The somatostatin receptor subtypes SSTR2 and SSTR5 mediate distinct endocrine and
exocrine functions of somatostatin and may also be involved in mediating the neuromodulatory
actions of somatostatin in the brain. To investigate whether these receptors couple
to voltage-sensitive Ca2+ channels, SSTR2 and SSTR5 selective agonists were tested
for their effects on AtT-20 cells using whole cell patch clamp techniques. The SSTR2
selective agonist MK 678 inhibited Ca2+ currents in AtT-20 cells. The effects of MK
678 were reversible and blocked by pertussis toxin pretreatment, suggesting that SSTR2
couples to the L-type Ca2+ channels via G proteins. Other SSTR2-selective agonists,
including BIM 23027 and NC8-12, were able to inhibit the Ca2+ currents in these cells.

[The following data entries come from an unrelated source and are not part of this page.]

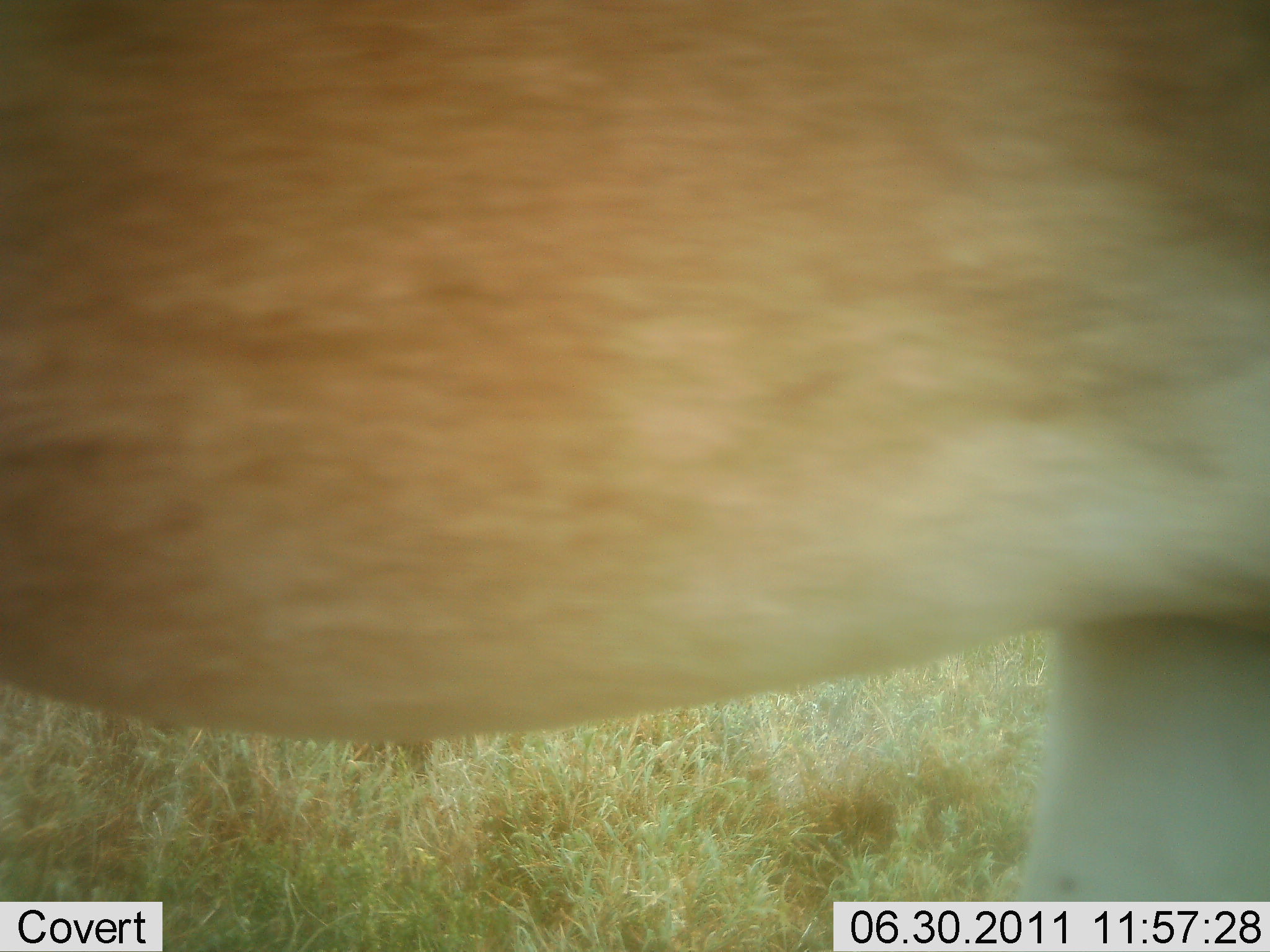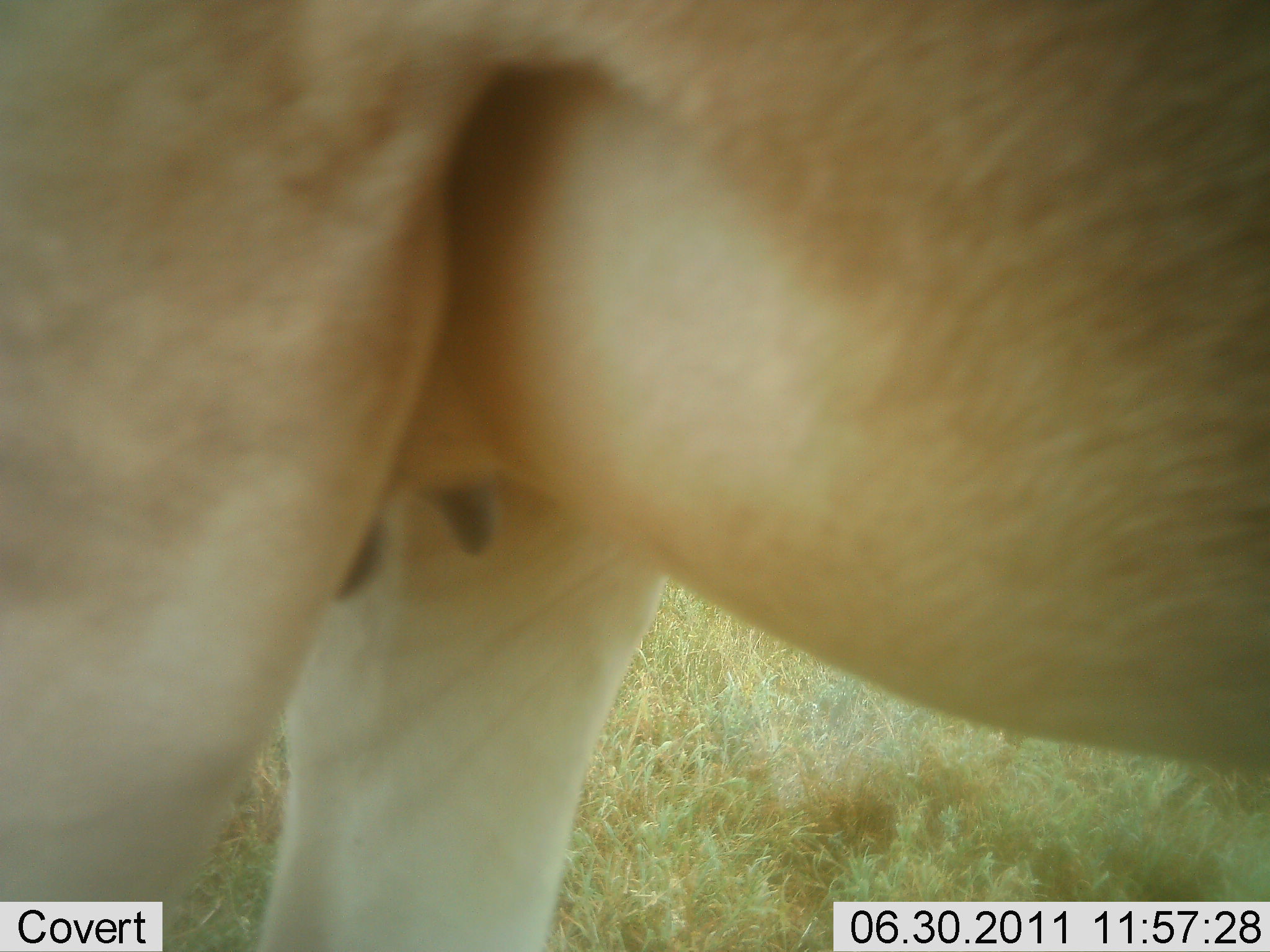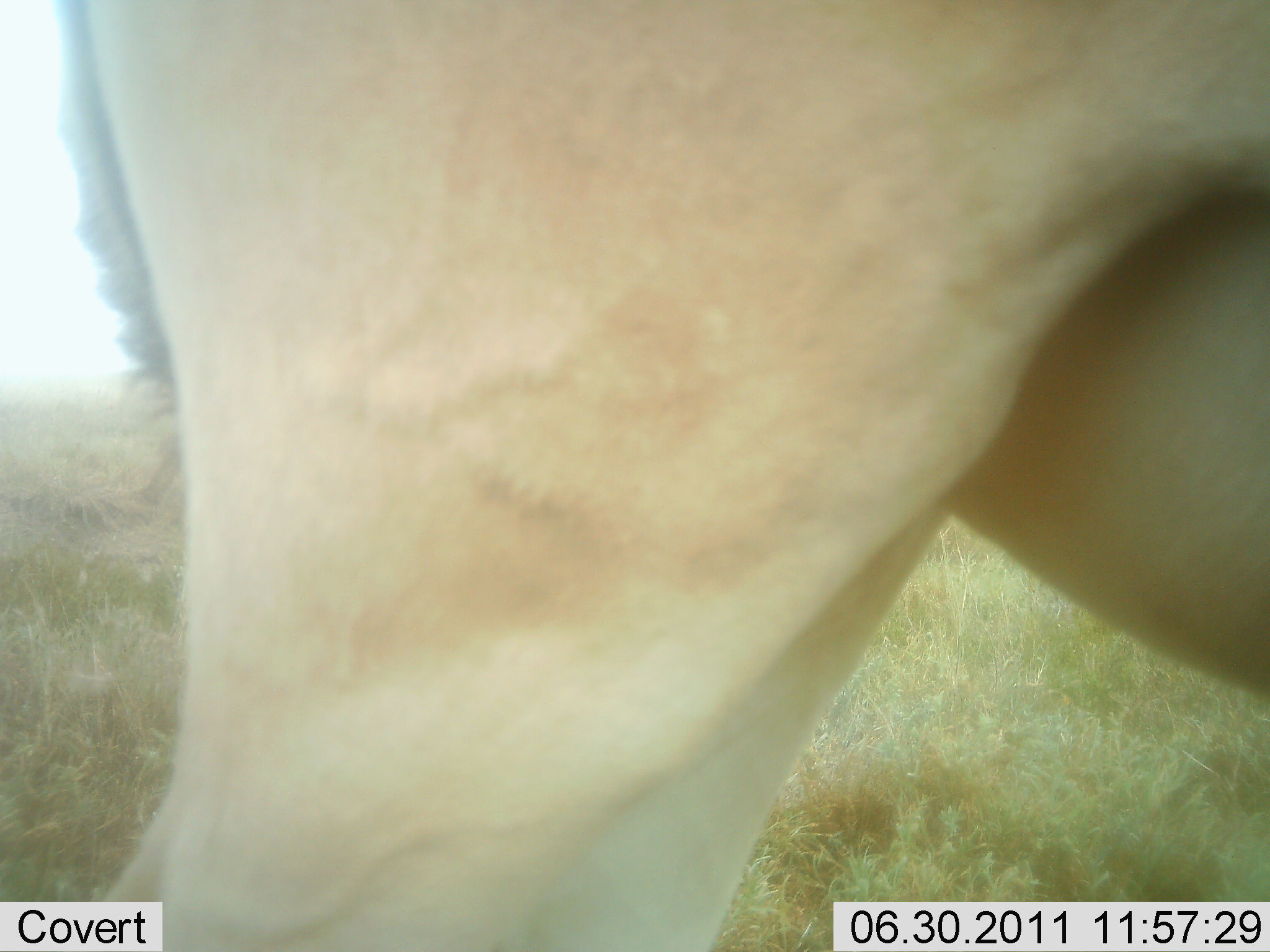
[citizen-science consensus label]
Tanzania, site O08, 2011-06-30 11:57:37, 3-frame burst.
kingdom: Animalia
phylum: Chordata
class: Mammalia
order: Artiodactyla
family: Bovidae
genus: Alcelaphus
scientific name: Alcelaphus buselaphus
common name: hartebeest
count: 1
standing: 43%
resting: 0%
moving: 57%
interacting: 0%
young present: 0%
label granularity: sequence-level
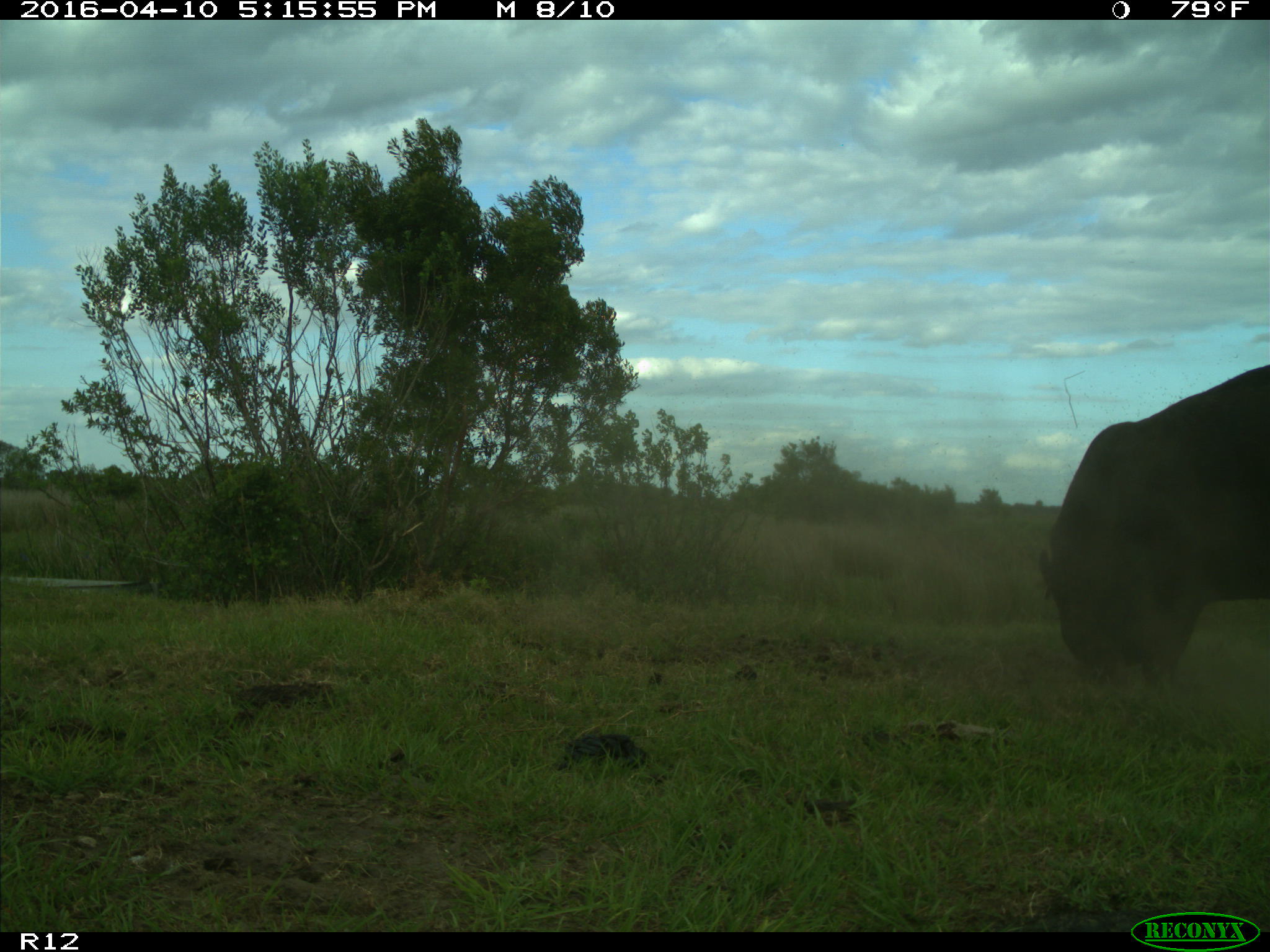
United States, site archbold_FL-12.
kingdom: Animalia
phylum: Chordata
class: Mammalia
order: Artiodactyla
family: Bovidae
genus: Bos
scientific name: Bos taurus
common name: domestic cow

The SSTR5 selective agonist BIM 23052 also inhibited the Ca2+ currents in these cells
and this effect was reversible and blocked by pertussis toxin treatment. The ability
of SSTR5 to mediate inhibition of the Ca2+ current was greatly attenuated by pretreatment
with the SSTR5-selective agonist BIM 23052, whereas SSTR2-mediated inhibition of the
Ca2+ current was not altered by pretreatment with the SSTR2-selective agonist MK 678.
Thus, the SSTR2 and SSTR5 couplings to the Ca2+ current are differentially regulated.

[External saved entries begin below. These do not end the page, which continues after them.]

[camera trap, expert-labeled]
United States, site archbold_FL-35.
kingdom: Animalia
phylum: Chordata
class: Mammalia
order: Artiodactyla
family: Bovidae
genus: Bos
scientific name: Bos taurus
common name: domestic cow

The peptide L362,855, which we previously have shown to have high affinity for the
cloned SSTR5, had minimal effects on Ca2+ currents in AtT-20 cells at concentrations
up to 100 nM and did not alter the ability of MK 678 to inhibit Ca2+ currents. However,
it completely antagonized the effects of the SSTR5-selective agonist BIM 23052 on
the Ca2+ currents. L362,855 is an antagonist/partial agonist at SSTR5 since it can
reduce Ca2+ currents in these cells at concentrations above 100 nM. L362,855 is also
an antagonist/partial agonist at the cloned rat SSTR5 expressed in CHO cells since
it is able to block the inhibition of cAMP accumulation induced by somatostatin at
concentrations below 100 nM but at higher concentrations can inhibit cAMP formation
itself. Structural analysis of L362,855 reveals that only a single hydroxyl group
at residue seven in the peptide is needed to convert the compound from an antagonist/partial
agonist to a full agonist at SSTR5. These studies reveal that two different somatostatin
receptor subtypes, SSTR2 and SSTR5, can mediate the inhibition of an L-type Ca2+ channel
in AtT-20 cells by somatostatin. The receptor subtype responses can be distinguished
by selective agonists and antagonists and are regulated differently by agonist pretreatment.
The inhibition of Ca2+ influx into endocrine cells and neurons may be a major cellular
mechanism by which somatostatin modulates hormone and neurotransmitter release. Our
results reveal that at least two receptor subtypes can mediate this cellular response.